Apenas duas cagadas não são fenomenais: as de prisão de ventre, por serem absurdamente dolorosas, e as de diarreia, por serem rápidas e molhadas demais.

Enfim, não basta cagar, tem que se orgulhar da merda feita!

Camila Petribú.

4 comentários em “Cagadas Fenomenais

  1. Sandro says:

    As minhas dariam excelentes crônicas, mas… resolvi esquecê-las todas. Afinal, certamente haverá uma maior e melhor. 50 anos não é suficiente. As próximas serão homéricas!

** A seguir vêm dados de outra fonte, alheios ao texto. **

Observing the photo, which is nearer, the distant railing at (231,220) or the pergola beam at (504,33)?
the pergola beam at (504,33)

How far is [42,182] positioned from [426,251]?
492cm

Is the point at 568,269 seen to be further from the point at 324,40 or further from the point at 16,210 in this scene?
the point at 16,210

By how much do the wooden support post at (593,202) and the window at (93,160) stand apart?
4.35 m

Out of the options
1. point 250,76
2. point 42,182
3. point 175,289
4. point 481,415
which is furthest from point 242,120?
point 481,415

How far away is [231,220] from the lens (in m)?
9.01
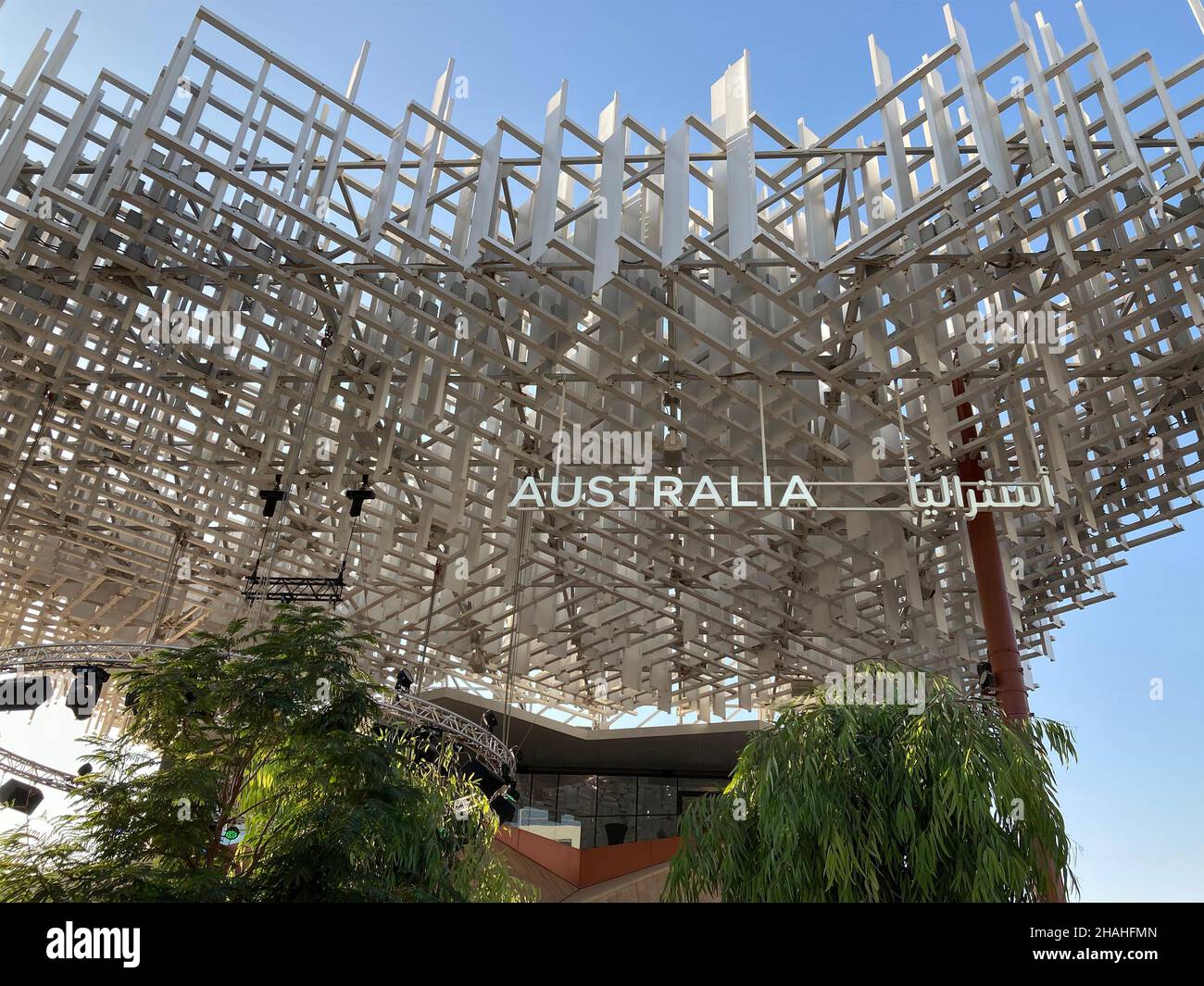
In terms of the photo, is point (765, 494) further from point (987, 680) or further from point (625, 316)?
point (987, 680)

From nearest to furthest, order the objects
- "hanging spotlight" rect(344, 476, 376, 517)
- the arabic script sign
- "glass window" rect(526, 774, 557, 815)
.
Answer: the arabic script sign, "hanging spotlight" rect(344, 476, 376, 517), "glass window" rect(526, 774, 557, 815)

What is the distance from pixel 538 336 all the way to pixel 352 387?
358 centimetres

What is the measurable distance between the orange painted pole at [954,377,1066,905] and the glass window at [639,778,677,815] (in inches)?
872

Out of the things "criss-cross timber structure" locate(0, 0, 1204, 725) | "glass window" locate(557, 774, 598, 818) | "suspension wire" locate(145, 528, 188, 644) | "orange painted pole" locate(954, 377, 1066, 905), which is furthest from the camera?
"glass window" locate(557, 774, 598, 818)

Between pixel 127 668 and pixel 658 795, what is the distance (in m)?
25.4

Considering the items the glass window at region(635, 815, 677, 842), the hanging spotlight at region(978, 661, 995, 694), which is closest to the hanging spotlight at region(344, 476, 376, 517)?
the hanging spotlight at region(978, 661, 995, 694)

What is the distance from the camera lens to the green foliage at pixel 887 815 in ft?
24.5

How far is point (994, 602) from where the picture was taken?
534 inches

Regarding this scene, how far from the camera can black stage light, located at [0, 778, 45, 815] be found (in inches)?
808

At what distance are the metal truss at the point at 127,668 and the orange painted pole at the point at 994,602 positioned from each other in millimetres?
7714

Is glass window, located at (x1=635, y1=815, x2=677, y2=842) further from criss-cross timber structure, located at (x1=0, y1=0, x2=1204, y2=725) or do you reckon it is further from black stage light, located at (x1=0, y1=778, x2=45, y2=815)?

    1. Camila Petribú says:

      Sandro, quando as cagadas “homéricas” acontecerem, por favor, me conte! Quero muito ouvi-las, tá? hahahahaah Beijo!

  2. Patrícia says:

    Ri muito!!!! Lembrei-me dessa época!!!

    1. Camila Petribú says:

      Sim, saudade grande dessa época! (que, por sinal, era divertidíssima!) Beijão!!